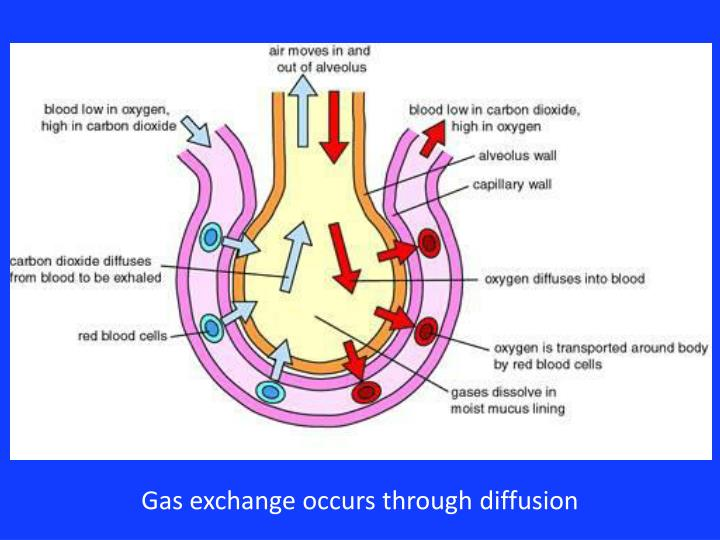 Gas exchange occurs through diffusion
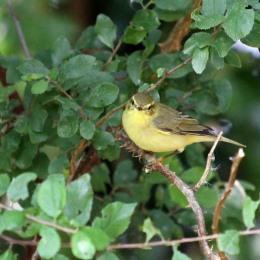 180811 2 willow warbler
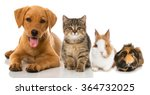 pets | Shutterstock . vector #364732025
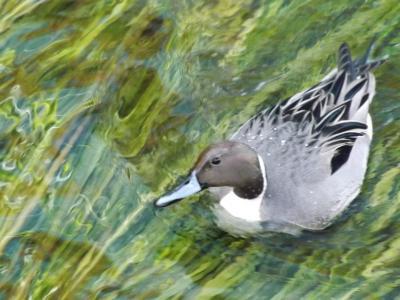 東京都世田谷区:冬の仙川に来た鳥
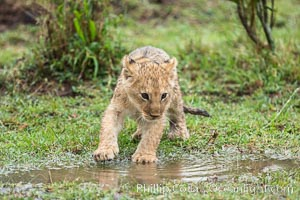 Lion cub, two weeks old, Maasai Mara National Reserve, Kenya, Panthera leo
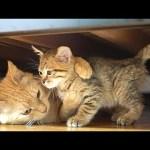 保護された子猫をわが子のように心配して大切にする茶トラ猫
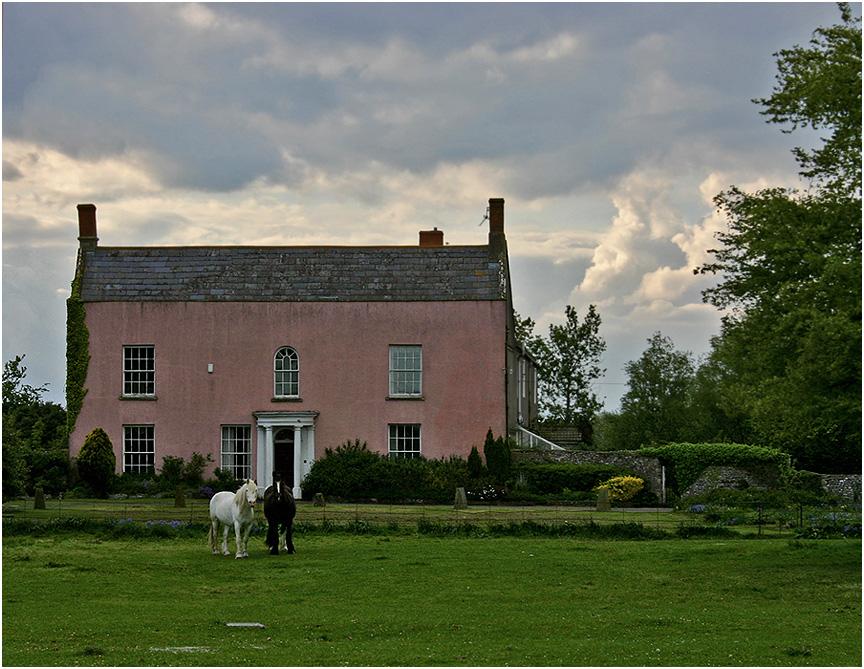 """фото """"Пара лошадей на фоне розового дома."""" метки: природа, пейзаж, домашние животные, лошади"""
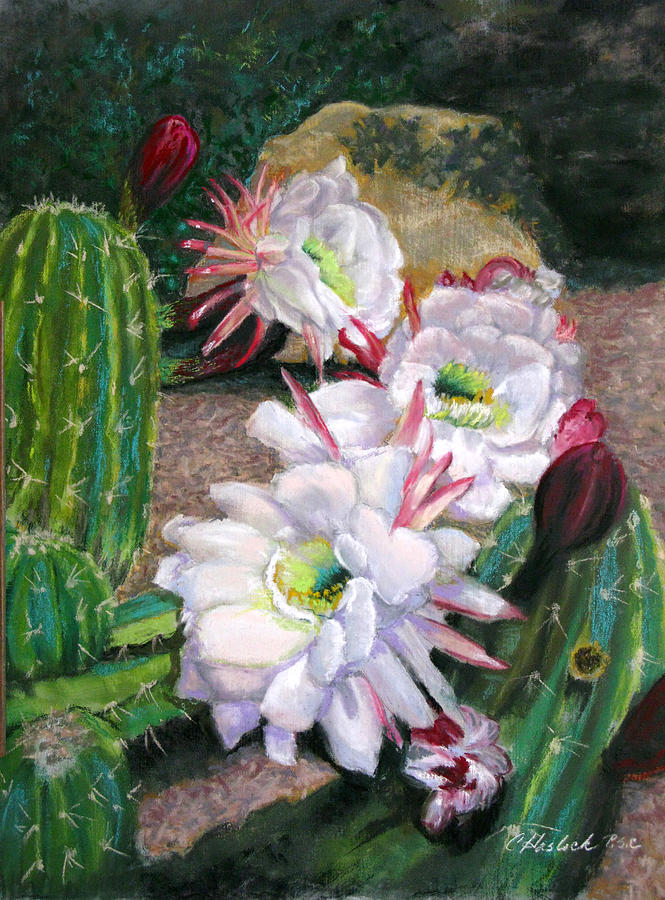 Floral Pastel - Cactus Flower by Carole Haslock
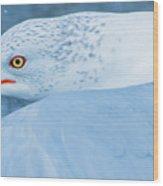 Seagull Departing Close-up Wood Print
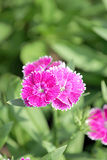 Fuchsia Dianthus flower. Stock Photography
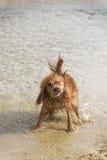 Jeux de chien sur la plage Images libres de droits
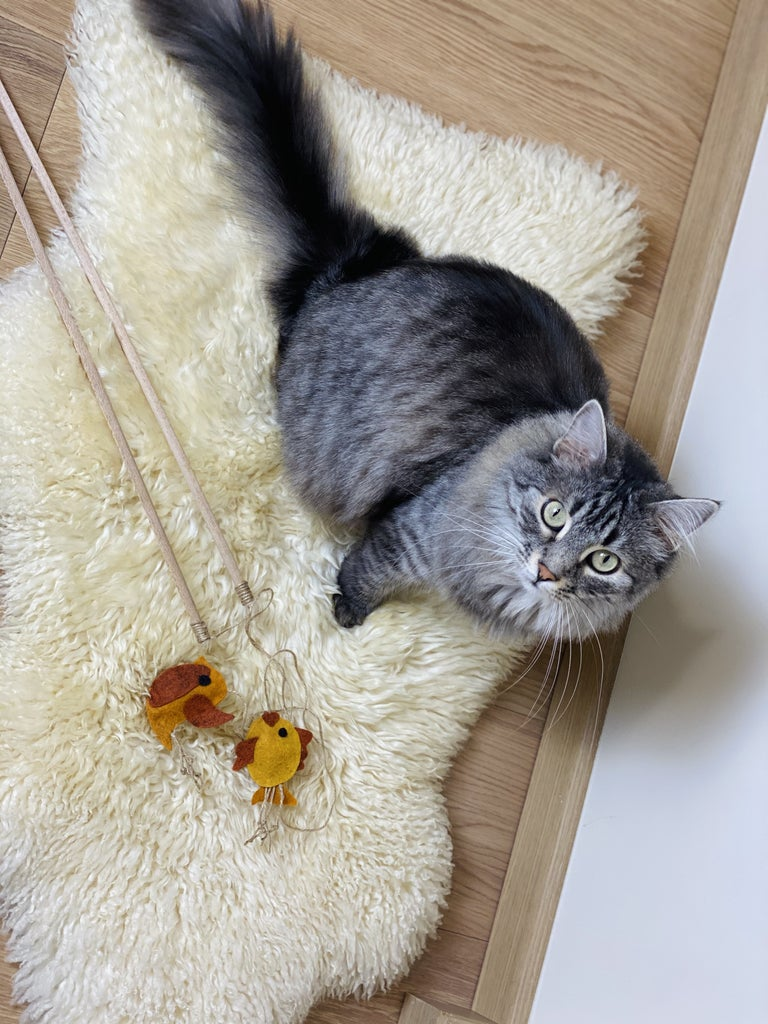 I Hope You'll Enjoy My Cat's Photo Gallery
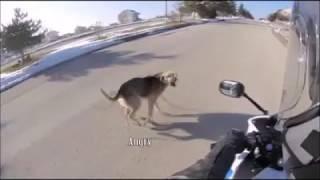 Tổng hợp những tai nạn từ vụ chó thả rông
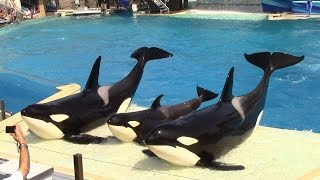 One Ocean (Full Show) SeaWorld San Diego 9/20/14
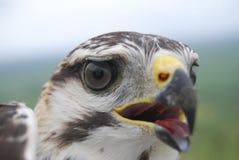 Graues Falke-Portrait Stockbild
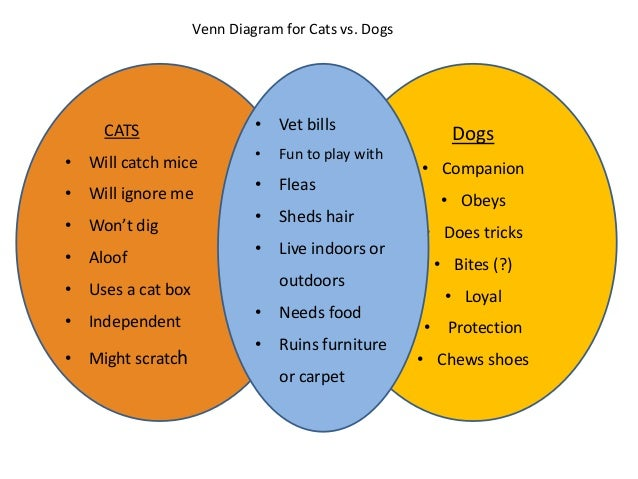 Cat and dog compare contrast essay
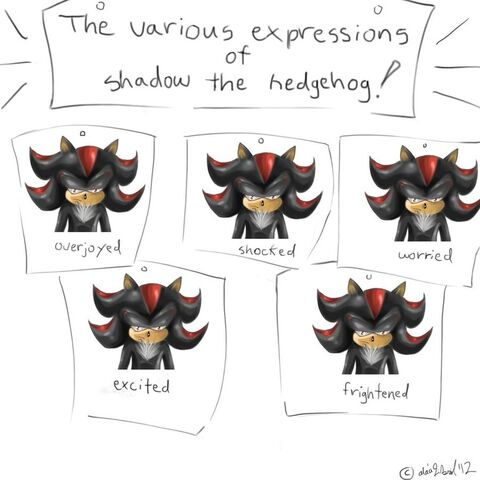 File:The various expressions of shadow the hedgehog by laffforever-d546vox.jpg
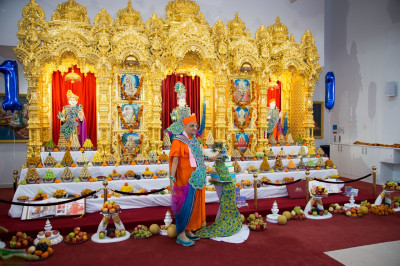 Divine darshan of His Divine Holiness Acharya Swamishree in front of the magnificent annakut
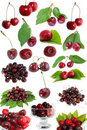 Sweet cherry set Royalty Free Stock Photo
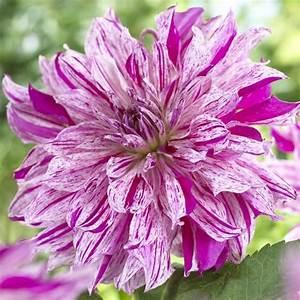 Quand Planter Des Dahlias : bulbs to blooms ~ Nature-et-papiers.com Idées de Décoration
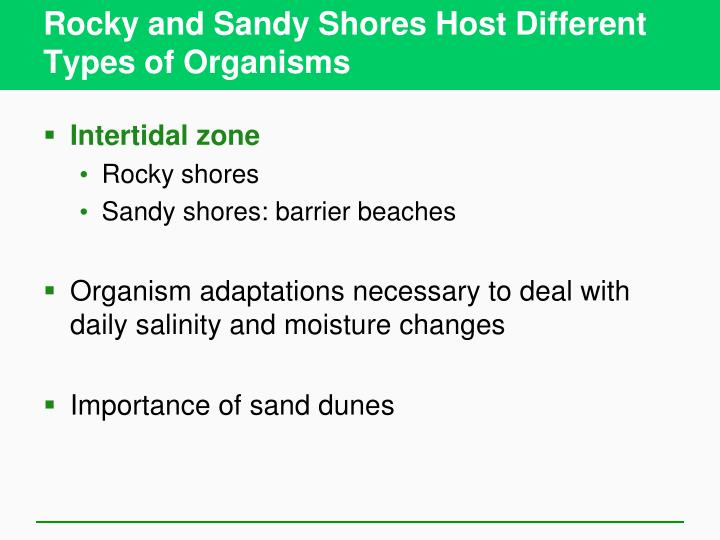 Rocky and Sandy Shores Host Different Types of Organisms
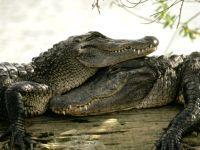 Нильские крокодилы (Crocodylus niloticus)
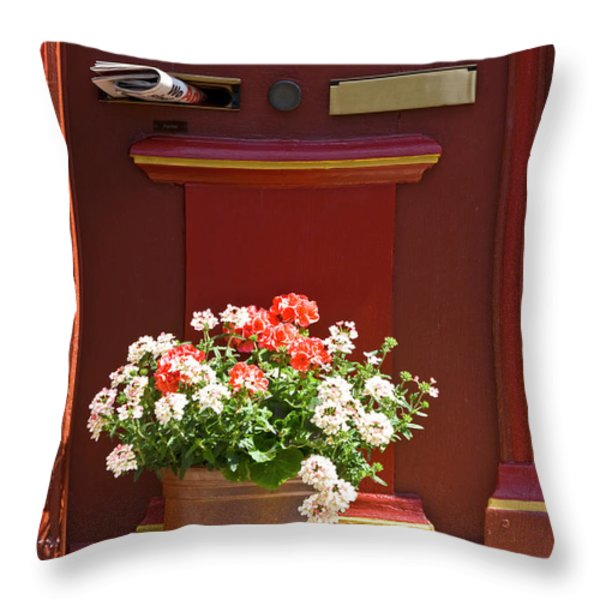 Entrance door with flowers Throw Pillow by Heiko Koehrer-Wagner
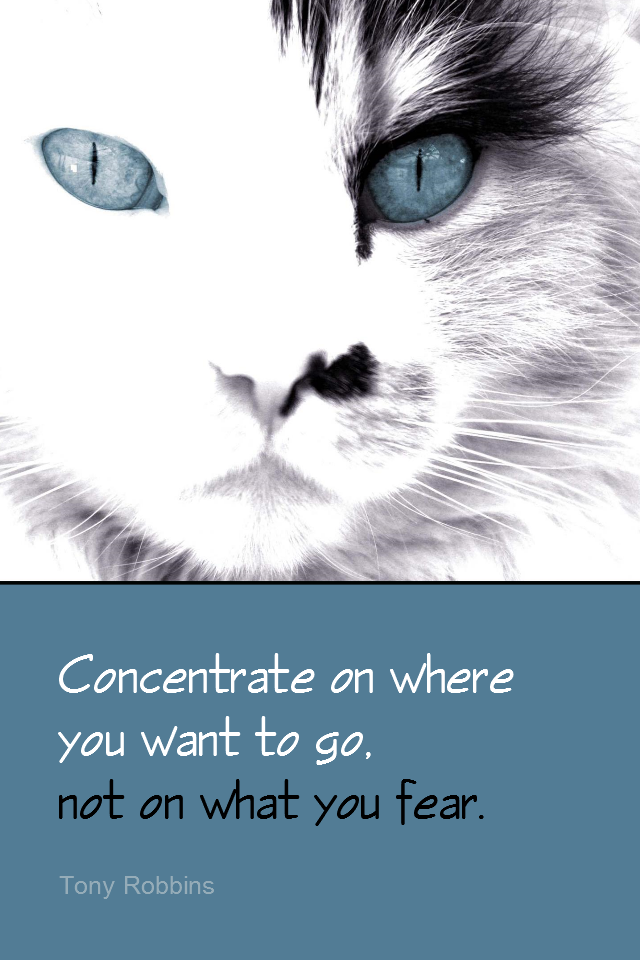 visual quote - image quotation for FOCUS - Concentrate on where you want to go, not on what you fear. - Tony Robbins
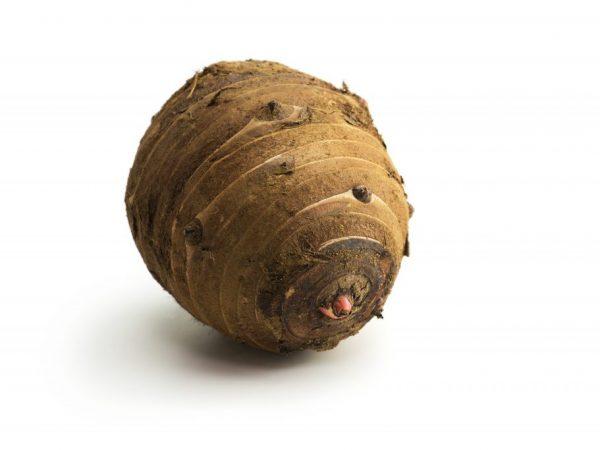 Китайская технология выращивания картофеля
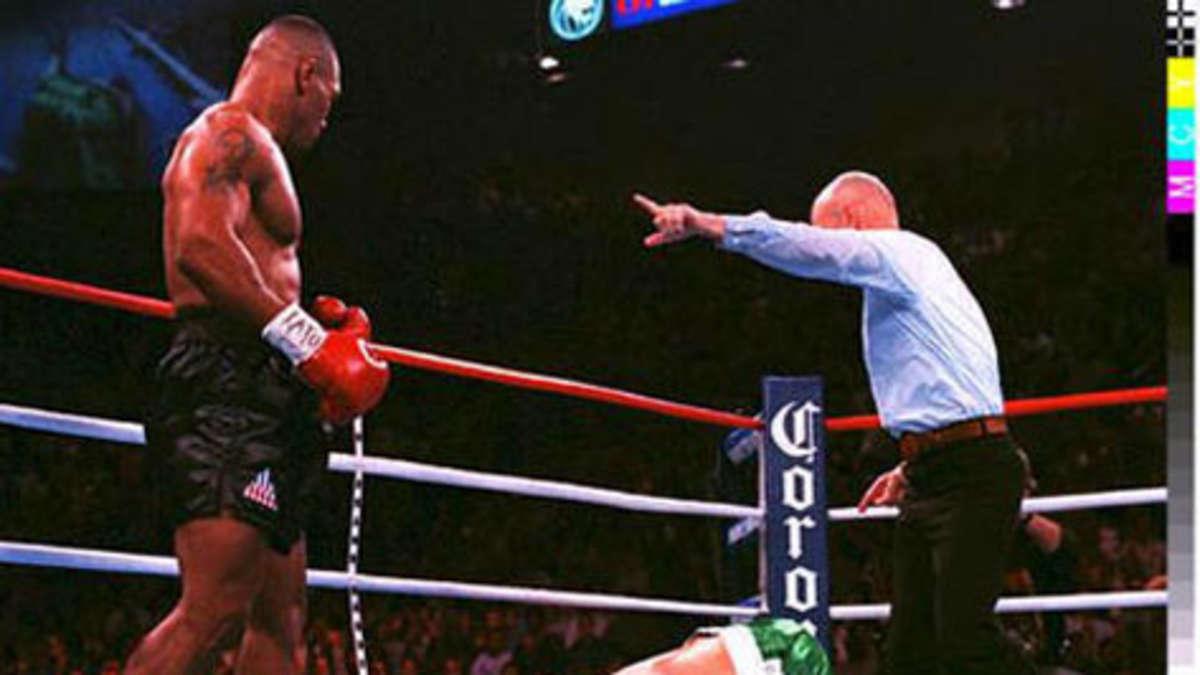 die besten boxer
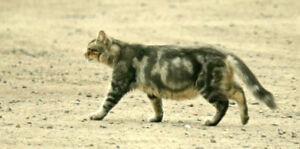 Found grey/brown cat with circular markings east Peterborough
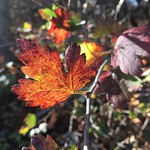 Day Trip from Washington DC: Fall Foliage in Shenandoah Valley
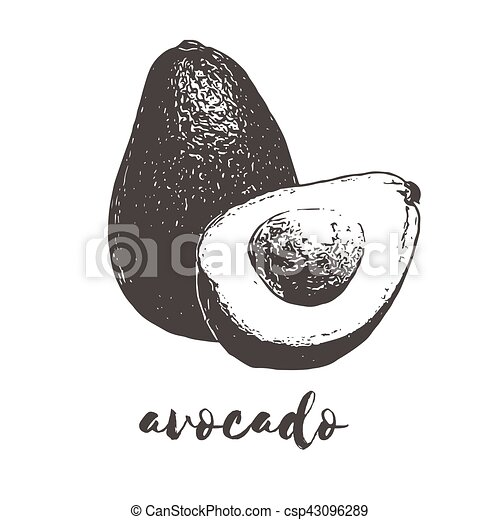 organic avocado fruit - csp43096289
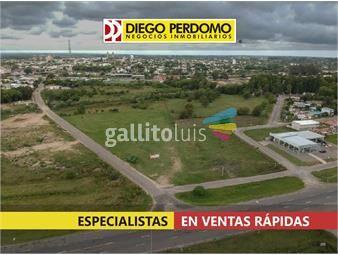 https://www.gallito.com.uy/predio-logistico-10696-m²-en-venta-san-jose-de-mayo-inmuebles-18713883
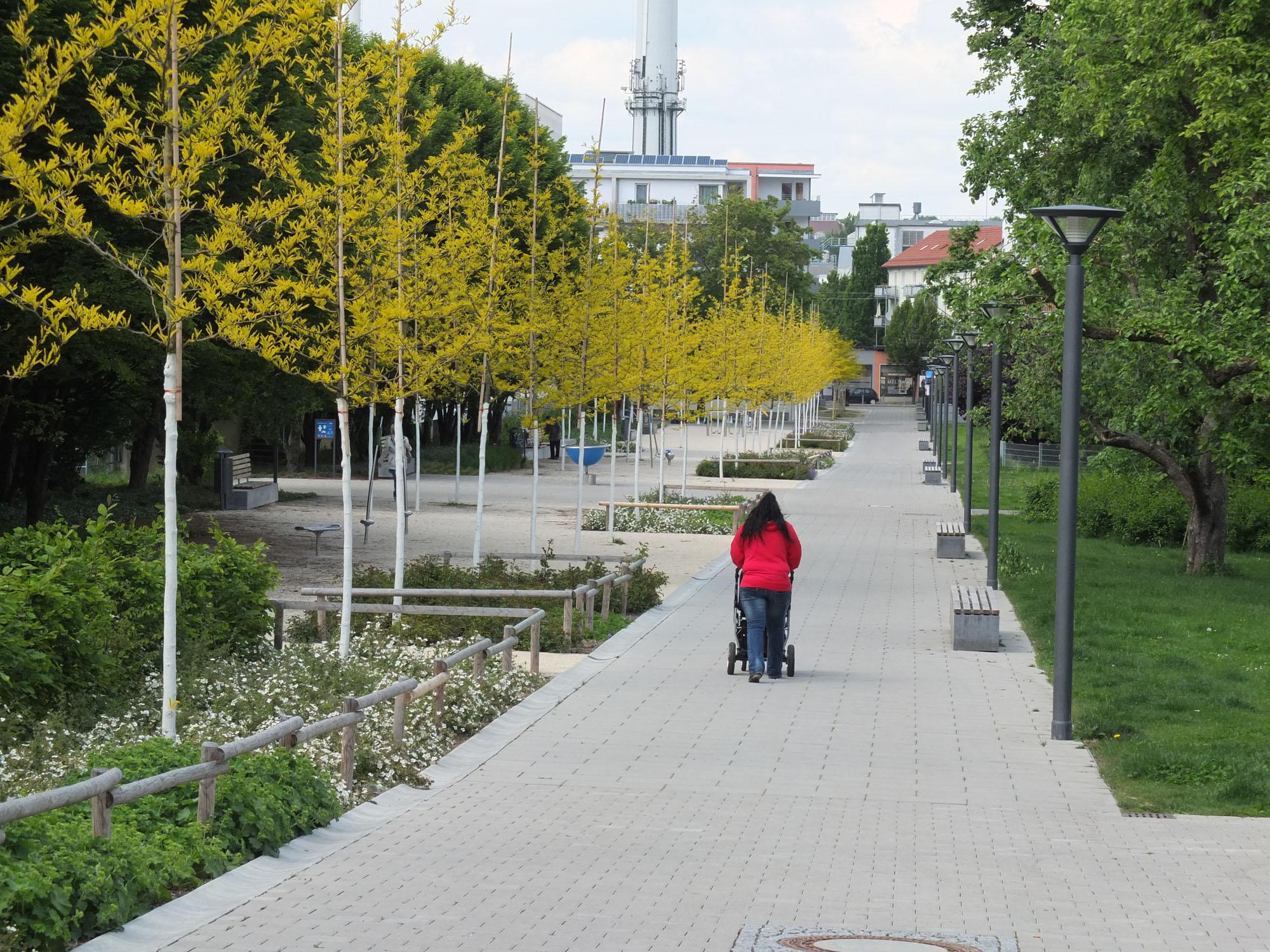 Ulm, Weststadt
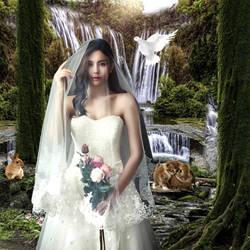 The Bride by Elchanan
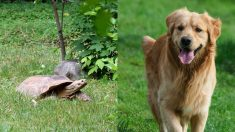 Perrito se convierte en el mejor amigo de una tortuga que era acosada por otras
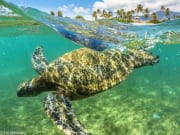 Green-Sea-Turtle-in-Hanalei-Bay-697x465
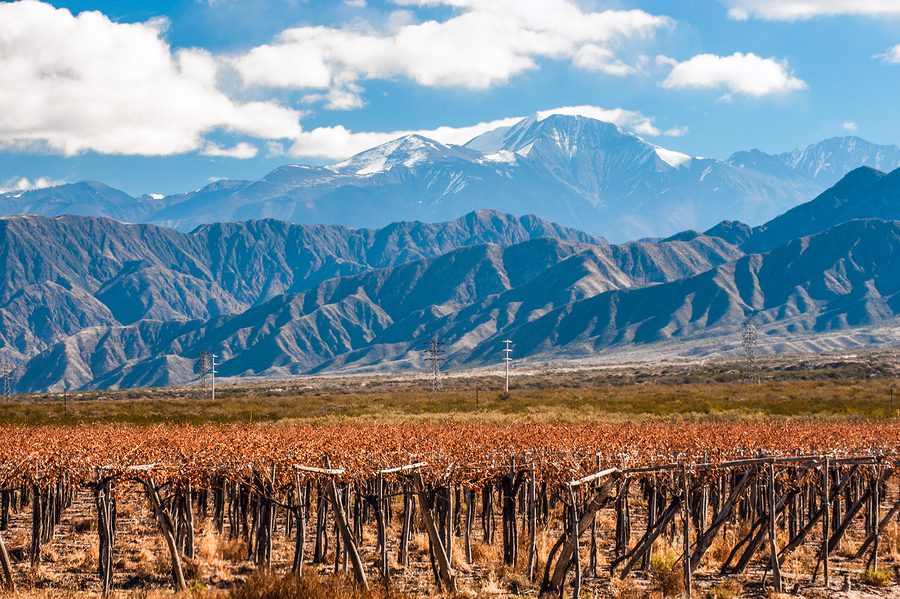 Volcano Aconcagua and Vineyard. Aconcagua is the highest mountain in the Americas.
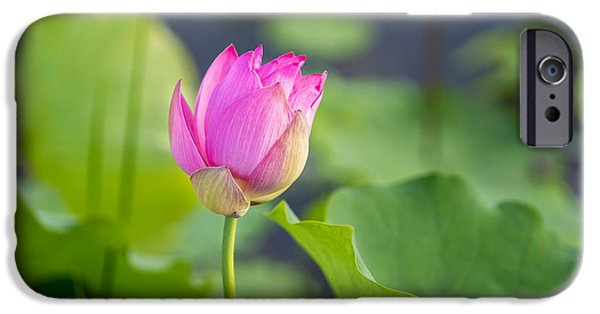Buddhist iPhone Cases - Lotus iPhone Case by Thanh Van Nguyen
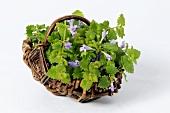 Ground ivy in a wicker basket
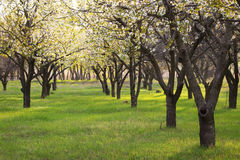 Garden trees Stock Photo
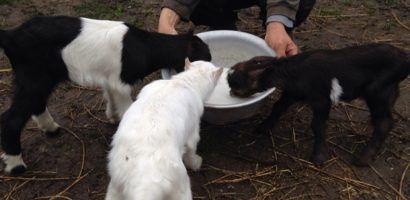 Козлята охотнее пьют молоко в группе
◇ ◇ ◇ ◇
#### To do:
Each line above starting at the one holding "File:The various expressions" and ending at the one holding "Китайская технология выращивания картофеля" should be set down exactly as it stands, both ends included, with no pictures.

#### Task output:
 File:The various expressions of shadow the hedgehog by laffforever-d546vox.jpg
 Divine darshan of His Divine Holiness Acharya Swamishree in front of the magnificent annakut
 Sweet cherry set Royalty Free Stock Photo
 Quand Planter Des Dahlias : bulbs to blooms ~ Nature-et-papiers.com Idées de Décoration
 Rocky and Sandy Shores Host Different Types of Organisms
 Нильские крокодилы (Crocodylus niloticus)
 Entrance door with flowers Throw Pillow by Heiko Koehrer-Wagner
 visual quote - image quotation for FOCUS - Concentrate on where you want to go, not on what you fear. - Tony Robbins
 Китайская технология выращивания картофеля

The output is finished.